- Source extract:
++++++++++++++++++++
Dominic Mutisya Kasini v Republic [2019] KEHC 4279 (KLR) | Malicious Damage To Property | Esheria

Dominic Mutisya Kasini v Republic [2019] KEHC 4279 (KLR)

Full Case Text

THE REPUBLIC OF KENYA

IN THE HIGH COURT OF KENYA AT MACHAKOS

CRIMINAL APPEAL NO. 62 OF 2011

DOMINIC MUTISYA KASINI................APPELLANT

VERSUS

REPUBLIC..............................................RESPONDENT

(Being an appeal from the conviction and sentence delivered by Hon. Munguti (SRM) in the Chief Magistrate’s Court in Criminal Case 2151 of 2008 on 9. 3.2011)

BETWEEN

REPUBLIC.............................................. PROSECUTOR

VERSUS

DOMINIC MUTISYA KASINI......................ACCUSED

JUDGEMENT

1. Dominic Mutisya Kasini (hereinafter called the Appellant) being dissatisfied with the judgment of Hon. Munguti, SRM appealed to the High Court against his conviction and sentence whereby he was convicted of the offence of Malicious damage to property contrary to section 339 (1) of the Penal Code Act and sentenced to serve one year probation and pay the complainant Kshs. 10,000/- being the value of the damaged windscreen. The particulars of the charge were that “the appellant on the 29th August, 2008 at Kola Market in Makueni District within Eastern Province, willfully and unlawfully damaged a windscreen of motor vehicle registration number KAA 375E Toyota Pick-up valued at Kshs 10,000/- the property of Robert Muli Matolo.”

2. The facts of the case as they can be gleaned from the record of appeal are that the Appellant was charged with one count of malicious damage to property contrary to section 339(1) of the penal Code. The appellant pleaded not guilty to the charge and the respondent called eight prosecution witnesses who testified against the appellant. The Appellant gave evidence in defence, and called two witnesses. Pw1 was Robert Muli Matolo who testified that on 29/8/2008 at about 6. 45p.m he was driving motor vehicle registration no. KAA 375P Toyota Hilux pickup when Mutisya the Appellant herein jumped over the grills and collected stones and tried to stone him. He went to report to the police post, and when he came out he found that the vehicle’s windscreen had been smashed. He told the court that he suspected that it was the Appellant who had hit his vehicle and members of the public confirmed that it was the Appellant who had smashed his vehicle. He told court that his statement was recorded at Kilome by Cpl Musyoki and photos were taken of his vehicle. He testified that the person who smashed his vehicle was wearing a khaki jacket and a brown trouser. On cross-examination, he testified that he did not send any threatening message to the appellant and when the messages were read out to him he admitted that he was sending the same as a joke. He stated that on 29/8/2008 he and the appellant had a pending dispute over a piece of land not yet registered in Pw1’s name. He told the court that his vehicle was damaged at about 7. 00p.m.and he saw using torches and light from moonlight. He said he did not see the appellant hit the vehicle but was told by Robert who was at the scene that the appellant stoned the vehicle.
++++++++++++++++++++
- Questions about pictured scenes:
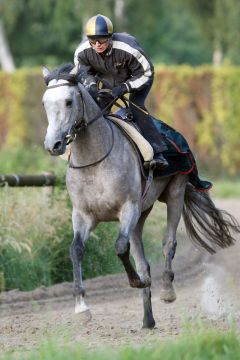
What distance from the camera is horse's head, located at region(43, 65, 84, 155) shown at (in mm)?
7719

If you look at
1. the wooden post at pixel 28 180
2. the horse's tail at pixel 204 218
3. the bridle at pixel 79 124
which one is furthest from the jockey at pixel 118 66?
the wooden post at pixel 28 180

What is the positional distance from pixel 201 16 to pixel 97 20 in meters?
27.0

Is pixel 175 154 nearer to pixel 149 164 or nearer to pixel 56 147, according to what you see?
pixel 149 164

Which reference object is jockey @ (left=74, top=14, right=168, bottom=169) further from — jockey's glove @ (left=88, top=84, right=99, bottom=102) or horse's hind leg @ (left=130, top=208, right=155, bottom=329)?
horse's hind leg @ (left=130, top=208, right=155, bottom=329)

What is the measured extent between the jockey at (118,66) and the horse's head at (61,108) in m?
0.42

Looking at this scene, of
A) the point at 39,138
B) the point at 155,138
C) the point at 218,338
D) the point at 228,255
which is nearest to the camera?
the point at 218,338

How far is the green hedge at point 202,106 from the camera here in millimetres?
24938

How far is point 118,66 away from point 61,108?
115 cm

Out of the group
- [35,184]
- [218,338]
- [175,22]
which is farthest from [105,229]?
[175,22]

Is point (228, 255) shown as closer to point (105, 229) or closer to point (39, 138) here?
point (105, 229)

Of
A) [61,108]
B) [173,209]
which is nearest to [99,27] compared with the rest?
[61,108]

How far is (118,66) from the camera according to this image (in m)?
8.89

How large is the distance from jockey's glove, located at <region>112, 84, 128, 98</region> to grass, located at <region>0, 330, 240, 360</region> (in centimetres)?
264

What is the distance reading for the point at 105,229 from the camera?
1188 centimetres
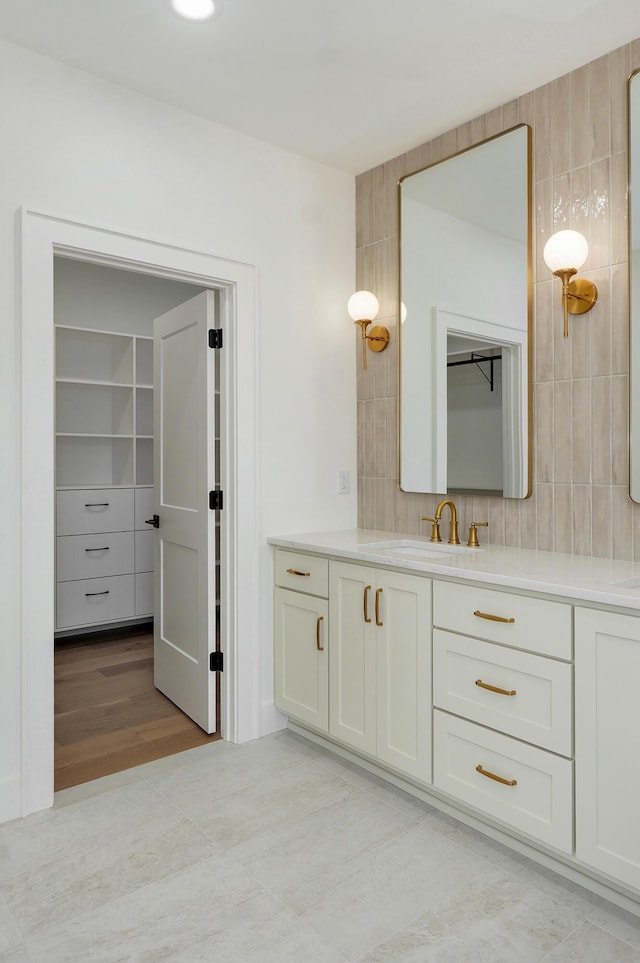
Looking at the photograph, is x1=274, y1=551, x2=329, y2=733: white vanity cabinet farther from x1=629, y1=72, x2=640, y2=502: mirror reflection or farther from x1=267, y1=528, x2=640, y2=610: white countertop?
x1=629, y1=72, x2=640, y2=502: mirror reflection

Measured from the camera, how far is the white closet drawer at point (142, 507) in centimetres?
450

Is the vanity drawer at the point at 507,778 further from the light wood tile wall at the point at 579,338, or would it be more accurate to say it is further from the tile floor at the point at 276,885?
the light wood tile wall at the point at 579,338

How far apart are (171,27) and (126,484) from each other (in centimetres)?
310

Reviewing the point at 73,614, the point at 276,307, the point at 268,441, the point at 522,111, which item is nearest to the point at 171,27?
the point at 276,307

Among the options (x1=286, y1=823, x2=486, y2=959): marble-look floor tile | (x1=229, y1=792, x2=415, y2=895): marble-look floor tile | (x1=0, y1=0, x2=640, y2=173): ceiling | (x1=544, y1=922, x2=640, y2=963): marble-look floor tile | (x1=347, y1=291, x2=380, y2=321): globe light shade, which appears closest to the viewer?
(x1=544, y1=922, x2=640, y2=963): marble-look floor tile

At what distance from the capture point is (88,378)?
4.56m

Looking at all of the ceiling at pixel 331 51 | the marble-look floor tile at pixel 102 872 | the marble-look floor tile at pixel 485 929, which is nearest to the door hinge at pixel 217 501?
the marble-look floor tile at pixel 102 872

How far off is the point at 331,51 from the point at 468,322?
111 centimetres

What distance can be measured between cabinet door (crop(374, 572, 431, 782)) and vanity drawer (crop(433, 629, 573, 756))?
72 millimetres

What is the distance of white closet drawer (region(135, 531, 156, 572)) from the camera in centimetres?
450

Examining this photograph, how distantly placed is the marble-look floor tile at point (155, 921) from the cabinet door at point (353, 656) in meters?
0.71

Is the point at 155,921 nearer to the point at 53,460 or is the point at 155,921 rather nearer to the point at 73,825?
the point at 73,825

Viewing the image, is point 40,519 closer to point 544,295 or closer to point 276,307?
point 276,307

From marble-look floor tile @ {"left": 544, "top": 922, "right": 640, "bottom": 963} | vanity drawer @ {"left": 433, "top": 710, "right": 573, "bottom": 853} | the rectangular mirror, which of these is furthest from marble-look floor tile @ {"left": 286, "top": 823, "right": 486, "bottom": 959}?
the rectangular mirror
++++++++++++++++++++
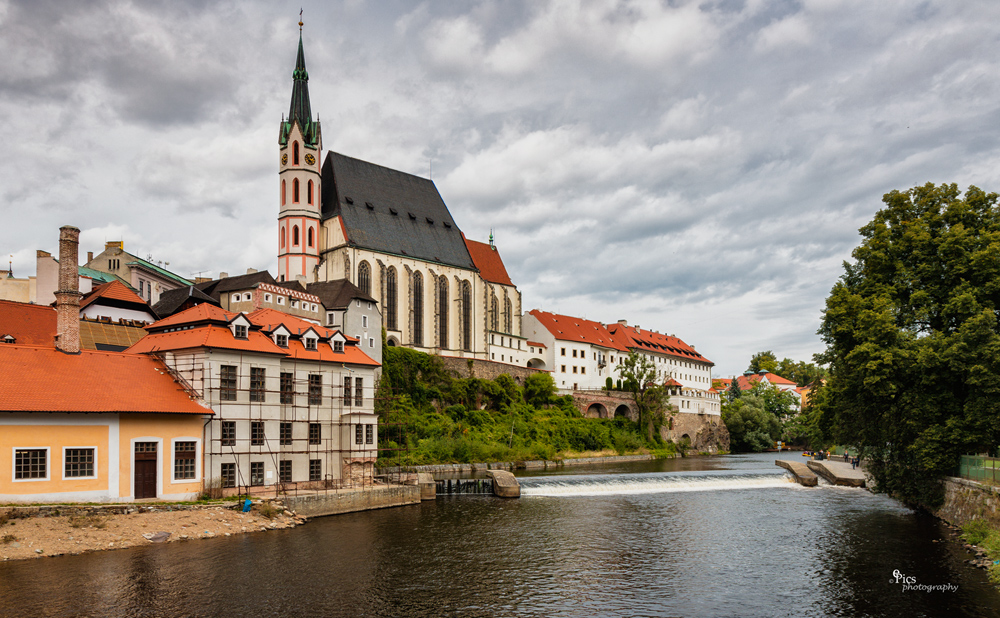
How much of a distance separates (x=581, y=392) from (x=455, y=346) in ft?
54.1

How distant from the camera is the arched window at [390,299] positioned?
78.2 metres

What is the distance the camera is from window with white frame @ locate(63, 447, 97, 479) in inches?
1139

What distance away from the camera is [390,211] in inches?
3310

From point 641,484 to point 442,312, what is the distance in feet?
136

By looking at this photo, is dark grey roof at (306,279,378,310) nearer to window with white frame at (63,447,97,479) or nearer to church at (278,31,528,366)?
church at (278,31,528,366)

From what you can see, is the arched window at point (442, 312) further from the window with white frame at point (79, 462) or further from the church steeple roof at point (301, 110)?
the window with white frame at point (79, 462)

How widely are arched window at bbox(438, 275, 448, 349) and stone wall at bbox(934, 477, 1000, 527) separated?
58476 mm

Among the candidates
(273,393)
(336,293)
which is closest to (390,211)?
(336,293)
++++++++++++++++++++
- Problem details:
Answer these questions from the court judgment:
(a) What sentence was the appellant given?
(b) How many prosecution witnesses did the respondent call?
(c) According to Pw1, what was the person who smashed the vehicle wearing?

- Reply:
(a) One year of probation and payment of Kshs. 10,000/- to the complainant, the value of the damaged windscreen.
(b) Eight.
(c) A khaki jacket and a brown trouser.